世界貿易機関(WTO)が出来て、このなかにSPS協定がある。SPSは食の安全と輸入制限のバランスを科学に求めている。「科学的根拠に基づかないSPSは認めない。生命・健康へのリスクが存在するか、SPS措置によってリスクが軽減されるか、それについて科学的根拠が示されないと国内産業を保護するためのものだとして規制する。」
総論的には(SPS措置の根拠を科学に求めるのは)誰も賛成だが、輸出国と輸入国の対立が生じる。科学といっても様々な見解があり、証拠も変化する。BSEと人のクロイツフェルト・ヤコブ病が関連しているとイギリス政府が発表したのは1996年になってから。それまでは誰もそれ(BSEと人の病気)に関連があるとは考えなかった。従って、1996年以前にBSEを理由にイギリスからの牛肉の輸入を禁止すると、WTOに違反すると判定された可能性が高い。

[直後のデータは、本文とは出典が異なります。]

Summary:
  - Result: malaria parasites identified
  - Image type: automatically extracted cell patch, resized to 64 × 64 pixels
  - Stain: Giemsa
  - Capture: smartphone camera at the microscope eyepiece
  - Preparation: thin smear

日本ではアメリカ産の牛肉については生後20ヶ月齢以下のものに限っている(日本独自の基準)。しかし国際基準ではアメリカ産の牛肉は骨がついていようが、月齢がどうであろうが輸入を認めねばならないことになっている。

今後SPS協定のの解釈・運用が大変重要になってくるのではないかと思う。


2008年 4月 29日 火曜日 農政アナリスト 山下一仁(やました・かずひと):食の安全と貿易


編者感想:GATTやWTOの仕掛けでグローバル化した経済が成立していることは良く分かった。たしかに昔に比べるといろんな食品が比較的安く買ったり食べたり出来るようになった。でもそんなに食べたいかというとそうでもない。20年程前にオランダを旅行していたとき、ある小さな港町で食べたハンバーガーがあまりにまともな味がして、それ以来マックのハンバーガーを食べたいと思って食べたことは無い。どっぷりと中年に浸かって食べ物の嗜好も固まってきたか(笑)?
GATT,WTO,SPS,グローバル化って一体誰のためのものか、誰の利益になっているのか、とつい考えてしまう。